2017: dominuje szkło
Ciekawie wygląda sprawa obecnie:
- Samsung Galaxy S8 - szkło
- iPhone 8 - szkło
- Sony Xperia XZ Premium - szkło
- LG G6 - szkło
- HTC U11 - szkło
Plastik odchodzi do lamusa nawet wśród najtańszych telefonów, a i metal jest coraz rzadziej stosowany (po aluminium sięgają jeszcze Huawei czy Google). Cóż, ludzie lubią błyskotki, a szkło - w przeciwieństwie do metalu - pozwala stosować bezprzewodowe ładowanie.
2012: Chińczycy mają niszowe udziały
Oto lista producentów, który - według raportu IDC - dostarczyli najwięcej smartfonów w trzecim kwartale 2012 roku:
- Samsung - 31,3 proc.
- Apple - 26,9 proc.
- Research In Motion (BlackBerry) - 7,7 proc.
- ZTE - 7,5 proc.
- HTC - 7,3 proc.
W TOP 5 producentów znalazła się tylko jedna chińska marka (ZTE).
2017: Chińczycy rządzą
W raporcie IDC dotyczącym analogicznego okresu roku 2017 nastąpiło spore przetasowanie:
- Samsung - 22,3 proc.
- Apple - 12,5 proc.
- Huawei - 10,5 proc.
- OPPO - 8,2 proc.
- Xiaomi - 7,4 proc.
W trzecim kwartale 2017 aż 3 z 5 największych producentów pochodziło z Chin. Huawei - który w 2012 dopiero myślał o globalnej ekspansji - wskoczył na podium. Z kolei BlackBerry, które zdążyło z niego wypaść, w międzyczasie trafiło ro rąk Chińczyków.
2012: komórki rządzą
W skali globalnej w 2012 roku smartfony wciąż ustępowały tzw. feature phone'om, czyli prostym komórkom.

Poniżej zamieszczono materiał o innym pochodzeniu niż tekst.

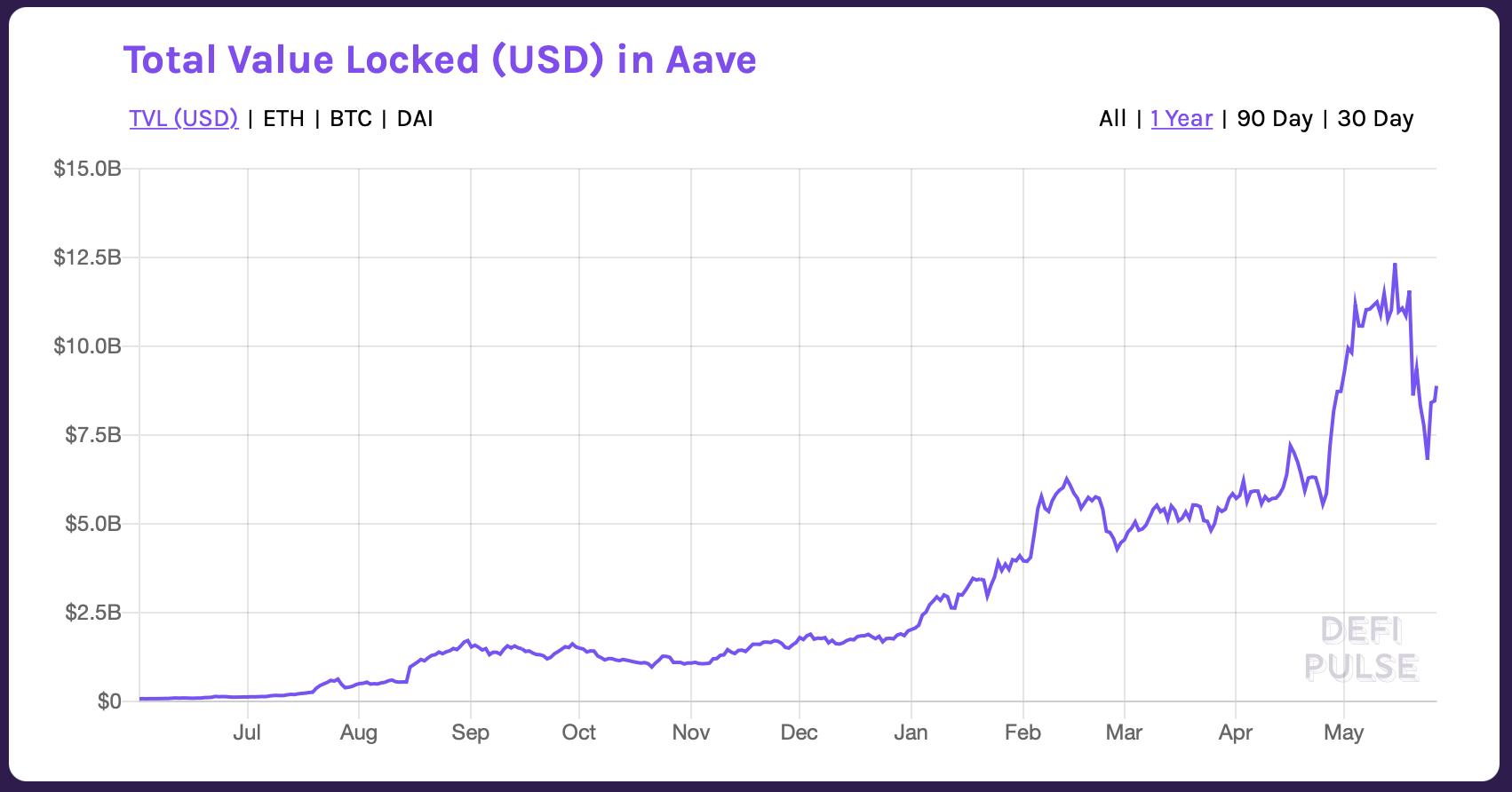 AAVE's total value locked mellem maj 2020 og maj 2021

Bazując na wspomnianych raportach IDC, w trzecim kwartale wyglądało to tak:
- komórki - 59,57 proc.
- smartfony - 40,43 proc.
2017: smartfony rządzą
W analogicznym okresie roku 2017 role się odwróciły:
- smartfony - 74,51 proc.
- komórki - 25,49 proc.
2012: rynek jest podzielony przez kilka systemów operacyjnych
Według danych zgromadzonych przez serwis Statista, w 2012 roku w Europie rozkład popularności poszczególnych systemów wyglądał tak:
- iOS - 40,42 proc.
- Android - 36,89 proc.
- BlackBerry - 10,01 proc.
- Symbian - 5,04 proc.
- Windows Phone - 1,62 proc.
Aż 4 platformy mogły się wówczas poszczycić udziałem większym niż 5-procentowym. Pierwsze miejsce zajmował oczywiście iOS, któremu Android zaczął deptać po piętach.

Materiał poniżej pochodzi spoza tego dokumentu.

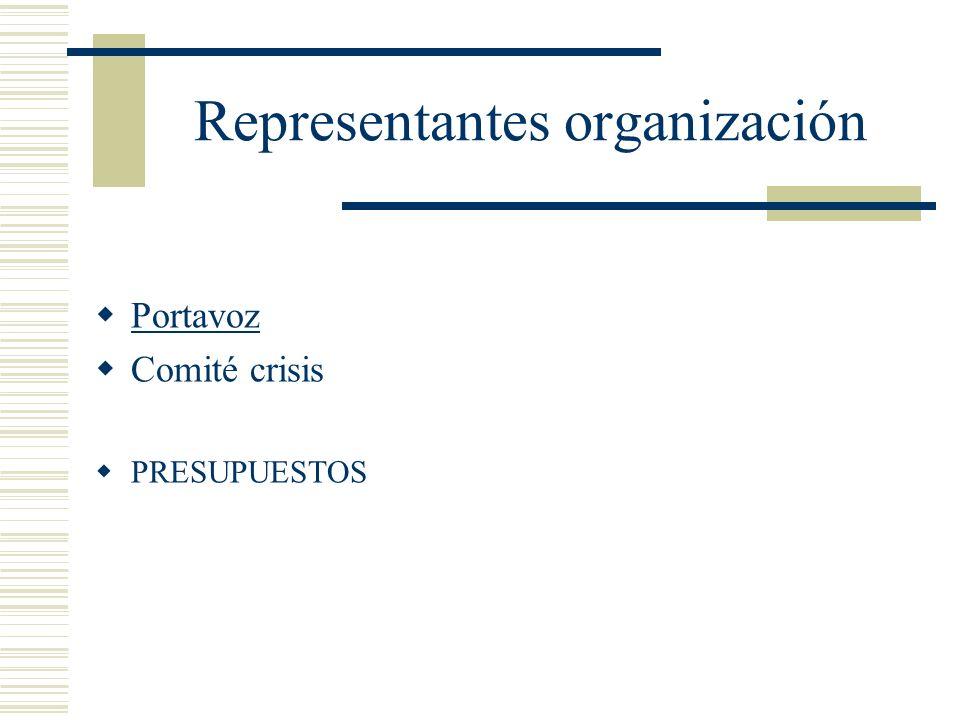 Representantes organización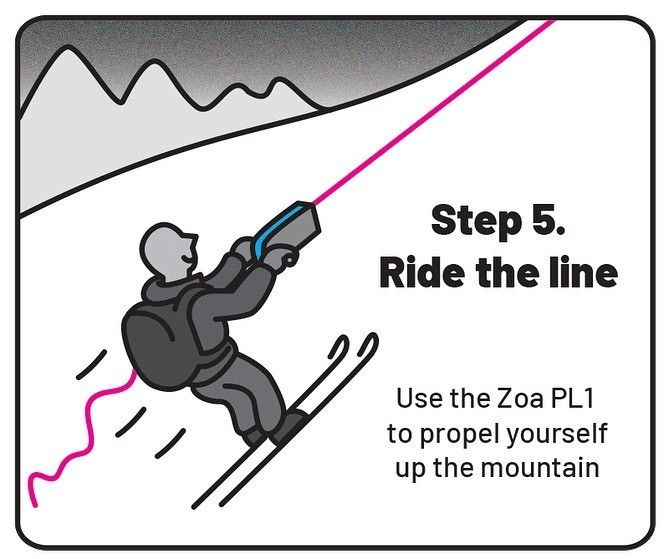 Zoa Engineering PL1 ski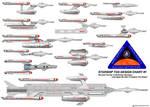 Starship TOS Design Chart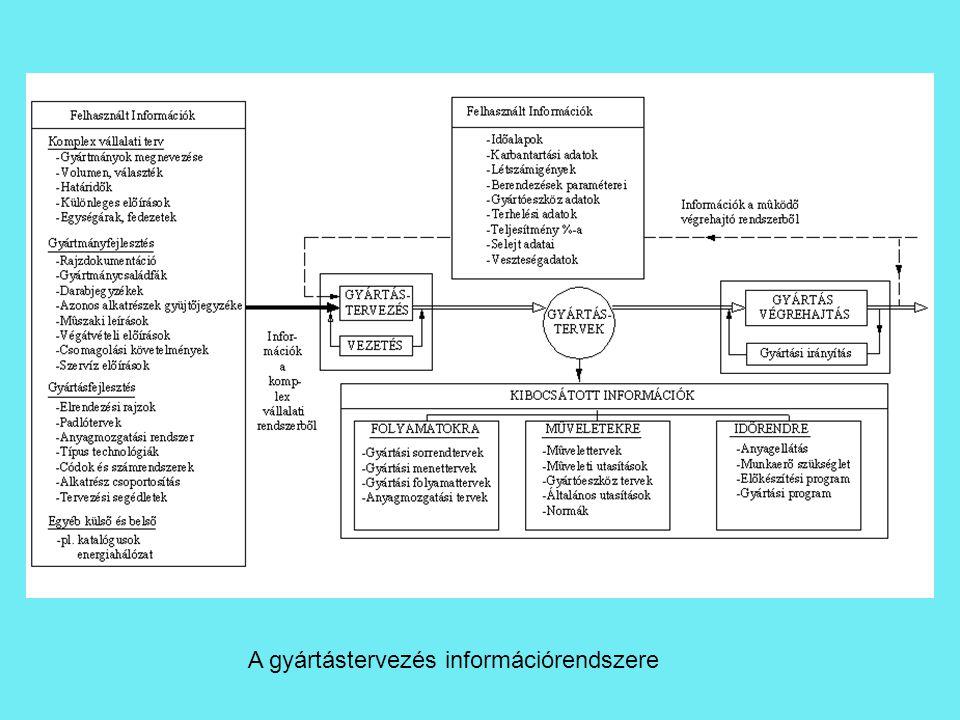 A gyártástervezés információrendszere
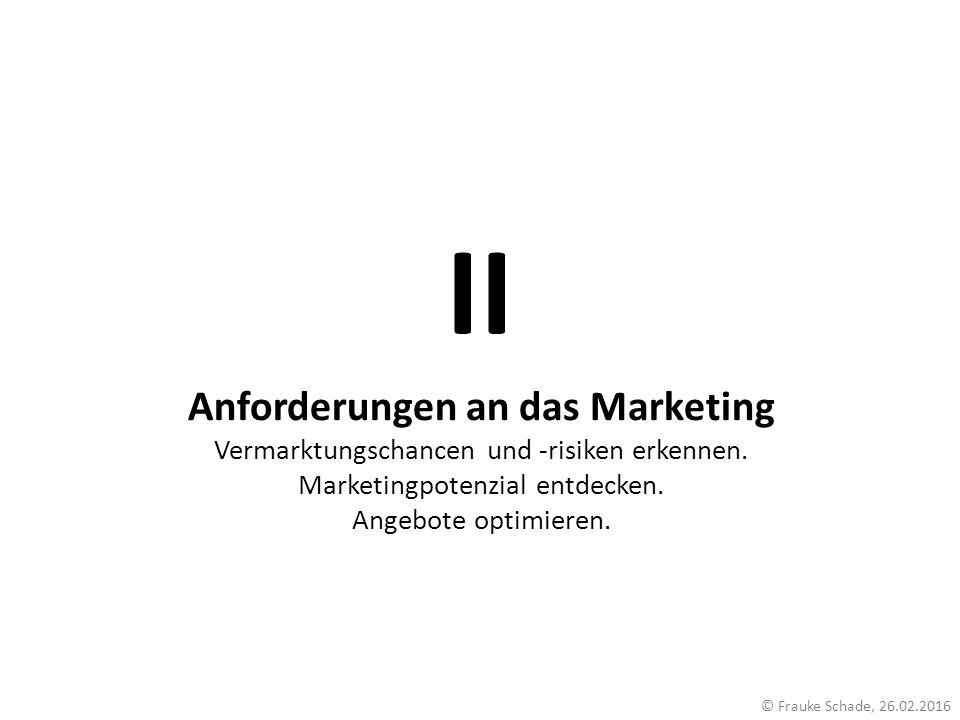 Anforderungen an das Marketing Vermarktungschancen und -risiken erkennen. Marketingpotenzial entdecken. Angebote optimieren. II © Frauke Schade, 26.02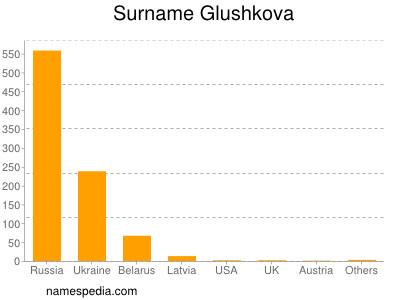 Surname Glushkova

2017: rynek jest zdominowany przez 2 systemy operacyjne
Ten sam raport wskazuje, że w roku 2017 wyglądało to już zupełnie inaczej:
- Android - 67,66 proc.
- iOS - 28,88 proc.
- Windows - 2,14 proc.
- BlackBerry - 0,36 proc.
W ciągu pięciu lat Android wyprzedził iOS o dwa okrążenia, a pozostałe systemy zostały daleeeko w tyle.
Nowe marki
Oto kilka marek smartfonów, które w 2012 roku nie istniały:
- Asus ZenFone
- Google Pixel
- OnePlus
- Honor
- Razer Phone
- Essential
Transfery
Od 2012 kilka marek zmieniło właścicieli i utworzyło się parę sojuszy. Dość wspomnieć, że:
- Motorola w 2014 roku przeszła z rąk Google'a do rąk Lenovo;
- dział mobilny Nokii w 2013 roku przejął Microsoft, a w roku 2016 prawa do wykorzystania marki na rynku smartfonów trafiły do nowej firmy HMD Global;
- BlackBerry, a konkretnie marka telefonów, pod koniec 2016 roku została przejęta przez chińskie TCL;
- HTC w 2017 roku nawiązało porozumienie z Google'em, na mocy której ten drugi przejął część pracowników oraz zyskał dostęp do technologii tajwańskiej firmy.
Jak widzicie, w ciągu 5 lat zmieniło się sporo
Pominąłem oczywiście naturalny rozwój technologii, bo o ewolucji wydajności, funkcjonalności czy jakości aparatów i wyświetlaczy fotograficznych można by napisać książkę. Zamiast tego skupiłem się na zmianach mniej oczywistych.